If your agent system ever melted down from context bloat or runaway retry loops, prompt caching is probably the missing piece you needed weeks ago.

Local vs. Remote Prompt Caching: What They Solve (and Why You Need Both)

So far we’ve talked about why prompt caching is essential for controlling token bloat in multi-step workflows. But it turns out there are two very different kinds of caching — and each solves a different part of the problem.

Local Prompt Caching (Koog-style)

Local caching is exactly what it sounds like:
you store the entire request/response pair on disk, and if you make the exact same request again, the system never hits the LLM — it just reads from disk.

Think of it like memoization:

input -> output (saved locally)

same input again -> return saved output instantly

This is great for:

  • deterministic workflows
  • testing
  • repeated calls during development
  • scenarios where identical prompts occur frequently

But it only works when your request is 100% identical.

And real chats aren’t identical.

Example: Why Local Caching Isn’t Enough

Imagine your conversation history looks like:

User: asks something
Assistant: responds
User: asks another thing
Assistant: responds
User: asks third thing
Assistant: responds

If you replay this exact sequence later, local caching works perfectly.

But in a real conversation, the next message is new:

User: asks something new   <-- cache doesn’t have a response for this

At this point, there’s no cached result — you must hit the LLM. Local caching doesn’t know what comes after the divergence point.

Example of local caching build up

Remote Prompt Caching (Provider-side)

Remote caching lives on the LLM provider’s side - and this is where things get powerful.

Most providers do this automatically, but Anthropic has an opt-in system: you can explicitly tell the model where in the chat history to cache.

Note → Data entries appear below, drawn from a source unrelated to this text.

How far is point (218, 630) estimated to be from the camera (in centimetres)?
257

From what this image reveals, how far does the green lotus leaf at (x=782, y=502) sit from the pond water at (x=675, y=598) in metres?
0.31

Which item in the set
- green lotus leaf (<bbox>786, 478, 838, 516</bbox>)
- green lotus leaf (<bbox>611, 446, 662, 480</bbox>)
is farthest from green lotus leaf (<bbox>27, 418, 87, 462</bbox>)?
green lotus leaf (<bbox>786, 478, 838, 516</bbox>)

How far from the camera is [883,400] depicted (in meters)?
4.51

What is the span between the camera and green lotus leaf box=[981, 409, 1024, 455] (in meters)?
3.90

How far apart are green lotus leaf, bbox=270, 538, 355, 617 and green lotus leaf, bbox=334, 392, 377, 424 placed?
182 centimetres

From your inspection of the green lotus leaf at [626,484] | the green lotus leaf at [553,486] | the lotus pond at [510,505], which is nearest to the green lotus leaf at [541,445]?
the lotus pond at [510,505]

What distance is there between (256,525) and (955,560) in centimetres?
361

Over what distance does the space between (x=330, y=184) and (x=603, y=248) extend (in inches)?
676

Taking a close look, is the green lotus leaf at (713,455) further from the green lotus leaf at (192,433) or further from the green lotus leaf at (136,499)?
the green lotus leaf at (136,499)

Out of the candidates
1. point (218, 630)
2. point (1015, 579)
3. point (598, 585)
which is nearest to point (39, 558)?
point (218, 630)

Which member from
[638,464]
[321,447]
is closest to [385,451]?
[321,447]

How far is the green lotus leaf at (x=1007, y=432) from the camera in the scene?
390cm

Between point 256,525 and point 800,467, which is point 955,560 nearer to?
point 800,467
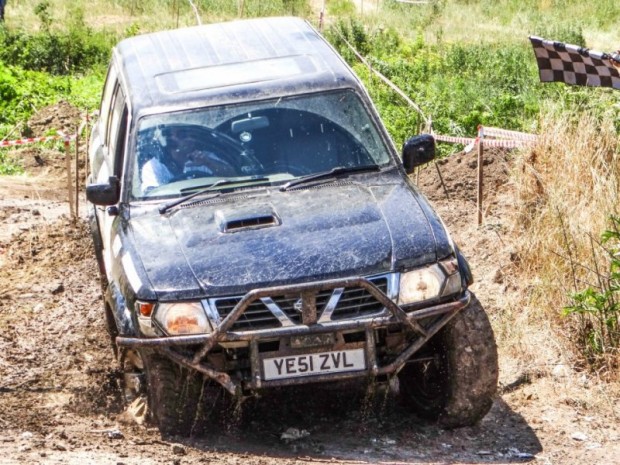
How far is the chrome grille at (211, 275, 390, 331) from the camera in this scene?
575 cm

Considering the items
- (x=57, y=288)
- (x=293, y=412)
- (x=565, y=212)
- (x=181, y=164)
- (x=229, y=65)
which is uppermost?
(x=229, y=65)

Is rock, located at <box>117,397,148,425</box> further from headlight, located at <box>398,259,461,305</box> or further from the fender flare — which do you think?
headlight, located at <box>398,259,461,305</box>

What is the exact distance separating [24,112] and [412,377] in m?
12.8

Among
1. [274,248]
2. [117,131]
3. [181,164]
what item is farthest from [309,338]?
[117,131]

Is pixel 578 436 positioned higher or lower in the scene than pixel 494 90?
lower

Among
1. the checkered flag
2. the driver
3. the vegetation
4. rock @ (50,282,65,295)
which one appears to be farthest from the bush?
rock @ (50,282,65,295)

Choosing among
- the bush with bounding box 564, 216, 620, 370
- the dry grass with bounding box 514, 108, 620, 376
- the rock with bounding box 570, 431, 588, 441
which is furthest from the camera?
the dry grass with bounding box 514, 108, 620, 376

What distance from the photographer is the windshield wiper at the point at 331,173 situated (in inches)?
265

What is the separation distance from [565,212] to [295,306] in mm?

Every token before that cache marker becomes:

  • dramatically cheaper (often ~10× cheaper)
  • slightly faster
  • no longer reprocessed every call

Example: How Remote Caching Saves Money

Let’s annotate a conversation:

User: asks

Assistant: responds

User: asks

Assistant: responds

User: asks

Assistant: responds

^ Ask provider to cache up to here

Everything above this line is now cached.

Then you continue:

User: asks new question

Assistant: responds

As long as the sequence up to the cache point is identical, all those earlier tokens are now heavily discounted.

Where Remote Caching Helps

Full conversation history:

[  cached (cheap)  ] [ new expensive tokens ]

^^^^^^^^^^^^^^^^^^^^   ^^^^^^^^^^^^^^^^^^^^

This solves the exact weakness of local caching.

Local caching:
✔ skips repeated entire requests
✘ but only when they are identical

Remote caching:
✔ keeps long histories cheap even when conversations extend
✔ compresses the expensive context window
✔ prevents quadratic token growth during tool loops
✔ works even as the conversation evolves

Why This Matters for Costs (And Yes, It Gets Wild)

Without prompt caching, either local or provider-side, the costs of tool-driven LLM workflows can explode.

“Without at least this, we’d genuinely be losing hundreds of dollars per month per active paying user. Tool calling ramps up fast.”

But with Anthropic’s Sonnet 4.5 + proper caching:

“The example 3× implemented scenarios I was demoing is around $0.03 - about one cent per test implemented.”

That’s the difference between:

a system that loses money per user
✔️ a scalable product where costs stay flat and predictable

And once traffic grows, you can start analyzing patterns, optimizing pipelines, and squeezing even more efficiency out of the system.